-- Exercise A --
In the passage on U.S. sanctions, what does the EU say all economic sanctions always carry?
-- Exercise B --
Decide whether each statement agrees with the passage on U.S. sanctions: (i) Jeffrey Sachs directs a center at Columbia University; (ii) the conflict in Afghanistan is described as lasting ten years; (iii) Madeleine Albright is identified as Secretary of Defense.
-- Exercise C --
Continue the passage on U.S. sanctions from the point where it ends.

-- Text section --
= Beginning of Section =

For economist Jeffrey Sachs, Director of the Center for Sustainable Development at Columbia University “while sanctions themselves cause tens of thousands of unnecessary deaths, the lethal damage during the new coronavirus pandemic can be much worse in countries where imports of medicines, medical equipment, as well as water, sanitation, and health system infrastructure are restricted due to the impact of United States sanctions.”

"Trump administration uses these sanctions against Iran and Venezuela to pressure their governments by inducing widespread suffering," Sachs added, calling the policy inadmissible and flagrantly violating international law.

On the other hand, it is common for the U.S. government to be accustomed to let people die. In Afghanistan, thousands have died in an 18-year-old conflict that until this day has no end in sight. In the 1990s, U.S. strategists accepted that the Iraqi people would die because of the economic sanctions they were imposing. The deaths of 500,000 children there were "worth it," then-Secretary of State Madeleine Albright said. And, sadly, U.S. foreign policy teems with examples of this behavior.

In fact, U.S. decision-making in the face of the COVID-19 epidemic and military deployment in the Caribbean under the guise of "anti-drug" combat, justly reveals the indifference and necropolitics with which Washington observes suffering and life. Thus coronavirus becomes a weapon of war since nothing can stop the United States from continuing its military and interventionist plans.

The United States has also ignored governments and international organizations such as the European Union (EU), the Economic Commission for Latin America and the Caribbean (ECLAC), U.N. rapporteurs, economists, the request of certain G20 countries, even the request of the Catholic Church's Pope, who have asked the U.S. to lift sanctions so that nations can fight against the pandemic.

For its part, the EU recalled that all economic sanctions imposed by both the U.S. and other countries "always carry a humanitarian clause or exception" whereby sanctions are put on hold in the face of a humanitarian emergency such as that which is causing the new coronavirus.

= End of Section =

-- Extracted entries --
= Beginning of Section =

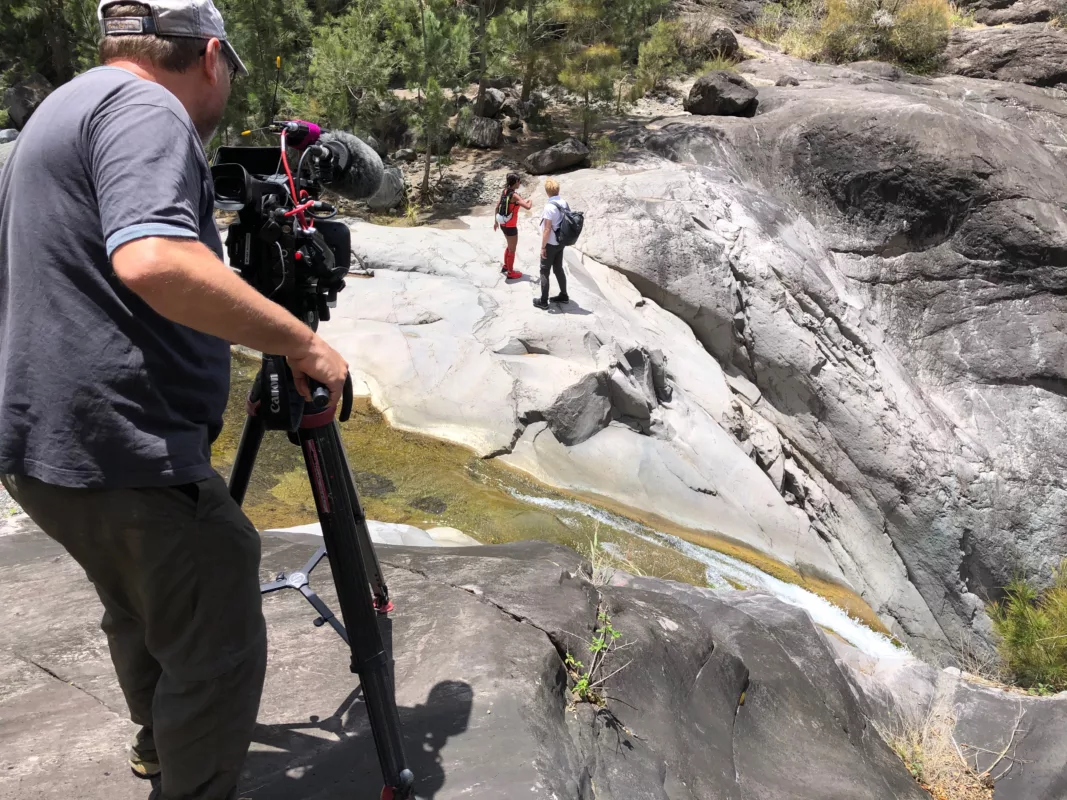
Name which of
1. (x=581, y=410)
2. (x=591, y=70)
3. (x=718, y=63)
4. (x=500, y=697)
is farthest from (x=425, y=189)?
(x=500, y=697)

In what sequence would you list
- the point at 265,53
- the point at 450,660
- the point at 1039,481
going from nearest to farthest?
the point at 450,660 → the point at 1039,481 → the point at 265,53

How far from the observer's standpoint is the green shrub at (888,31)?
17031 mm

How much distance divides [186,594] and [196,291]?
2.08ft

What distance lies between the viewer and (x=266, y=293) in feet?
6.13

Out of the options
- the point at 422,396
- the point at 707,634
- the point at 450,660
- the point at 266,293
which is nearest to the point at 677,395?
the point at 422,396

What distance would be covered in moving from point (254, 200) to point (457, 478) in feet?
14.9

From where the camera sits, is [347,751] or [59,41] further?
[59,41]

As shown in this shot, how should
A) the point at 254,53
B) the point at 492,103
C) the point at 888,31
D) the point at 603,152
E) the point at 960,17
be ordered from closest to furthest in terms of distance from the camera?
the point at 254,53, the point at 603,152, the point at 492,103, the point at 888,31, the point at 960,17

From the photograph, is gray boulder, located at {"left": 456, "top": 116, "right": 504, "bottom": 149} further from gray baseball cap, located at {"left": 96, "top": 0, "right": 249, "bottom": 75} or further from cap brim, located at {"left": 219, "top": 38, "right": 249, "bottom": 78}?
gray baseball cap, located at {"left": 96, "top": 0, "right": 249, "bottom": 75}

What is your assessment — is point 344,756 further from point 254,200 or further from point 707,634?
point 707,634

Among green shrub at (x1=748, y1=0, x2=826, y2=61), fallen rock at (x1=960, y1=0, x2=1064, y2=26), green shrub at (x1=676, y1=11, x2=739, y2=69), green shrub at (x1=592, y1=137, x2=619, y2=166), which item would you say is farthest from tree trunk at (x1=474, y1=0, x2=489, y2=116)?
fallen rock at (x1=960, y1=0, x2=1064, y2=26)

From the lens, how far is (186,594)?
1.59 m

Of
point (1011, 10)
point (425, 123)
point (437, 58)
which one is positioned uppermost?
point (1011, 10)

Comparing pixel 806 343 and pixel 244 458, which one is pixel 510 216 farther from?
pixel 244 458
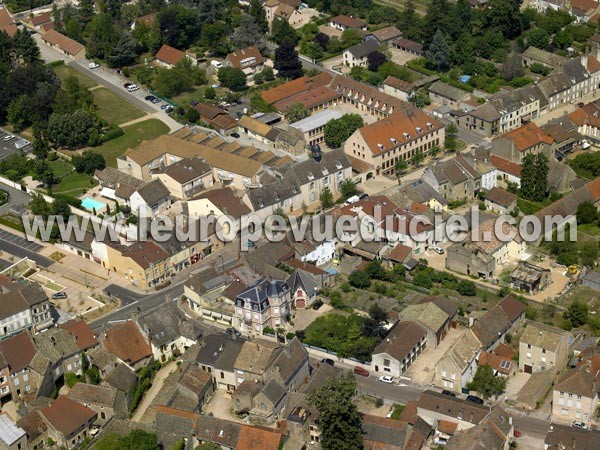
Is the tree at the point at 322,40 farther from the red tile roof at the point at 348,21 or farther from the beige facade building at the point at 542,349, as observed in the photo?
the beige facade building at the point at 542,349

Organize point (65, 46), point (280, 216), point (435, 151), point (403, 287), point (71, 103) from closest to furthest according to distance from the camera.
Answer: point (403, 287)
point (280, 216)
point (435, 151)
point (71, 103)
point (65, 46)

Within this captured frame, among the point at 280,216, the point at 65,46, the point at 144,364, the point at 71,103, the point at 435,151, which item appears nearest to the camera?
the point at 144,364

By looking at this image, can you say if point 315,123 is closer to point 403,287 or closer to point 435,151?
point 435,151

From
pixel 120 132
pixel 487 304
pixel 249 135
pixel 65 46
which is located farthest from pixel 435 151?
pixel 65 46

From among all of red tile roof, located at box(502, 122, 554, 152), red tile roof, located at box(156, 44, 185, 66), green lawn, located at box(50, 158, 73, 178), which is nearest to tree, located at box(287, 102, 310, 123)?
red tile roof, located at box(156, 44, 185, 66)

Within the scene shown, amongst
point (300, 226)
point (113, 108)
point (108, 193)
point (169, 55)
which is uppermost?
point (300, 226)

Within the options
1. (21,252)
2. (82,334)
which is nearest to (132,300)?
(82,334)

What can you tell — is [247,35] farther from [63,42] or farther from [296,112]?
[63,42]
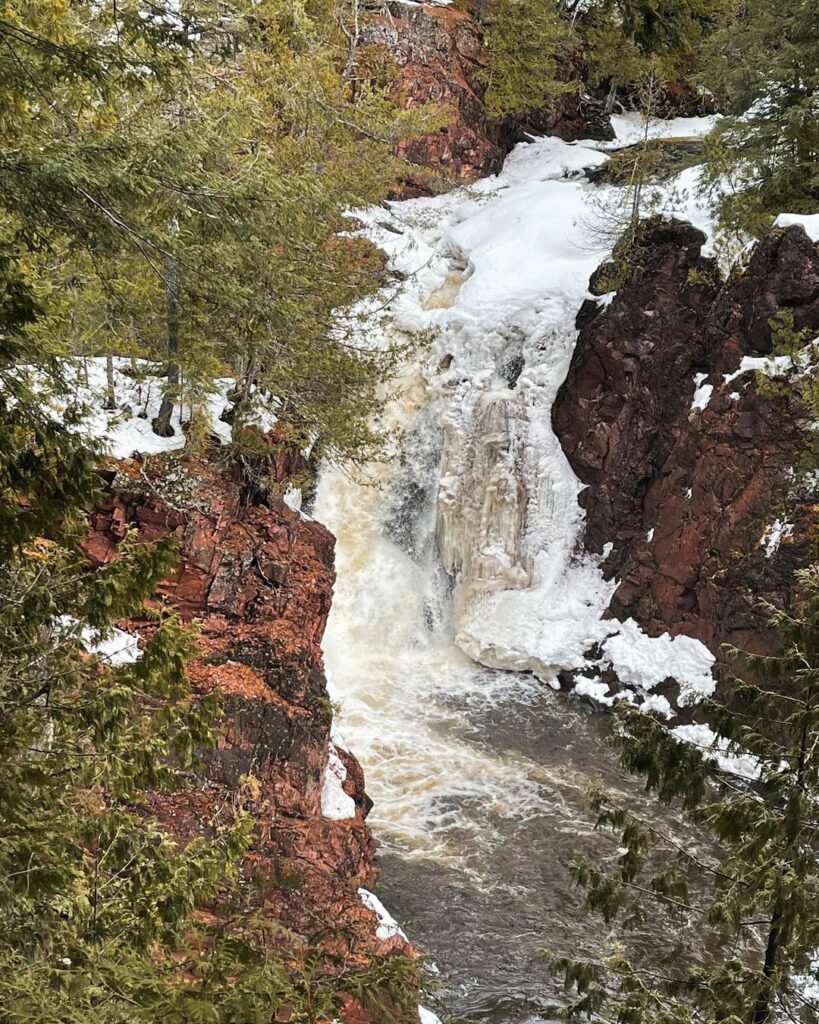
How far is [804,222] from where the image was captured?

= End of Section =

-- Task output A --
A humanitarian clause or exception.

-- Task output B --
(i) Yes: "Director of the Center for Sustainable Development at Columbia University."
(ii) No: "an 18-year-old conflict."
(iii) No: "then-Secretary of State Madeleine Albright."

-- Task output C --
Meanwhile, the U.S. has the highest number of deaths from COVID-19 in the world, exceeding 22,000. For the first time in the country's history, a presidential disaster declaration is currently in effect in all 50 states. And coronavirus cases exceed more than half a million. Militarization will be a smokescreen? Activists and leaders supporting the lifting of sanctions due to COVID-19 ask.

Moreover, in the face of world economic collapse, the U.S. government avoids any criticism of capitalism, opting for criticism and attacks on China or interference in the internal affairs of other countries, as it would never touch the system it serves. Therefore, it is more productive to create chaos and to urge the international community to reject the Cuban medical brigades, for example, dismiss the top White House epidemiologist against the virus or suspend funds to the World Health Organization (WHO).

International solidarity as a geopolitical strategy makes sense amid all this complexity of factors.

To think that as the virus spreads to the most vulnerable countries in Latin America, the role played by Cuban doctors in the region becomes essential in the face of the limitations that remained in public health systems after current governments in Brazil, Ecuador or Bolivia will expel them from their territories.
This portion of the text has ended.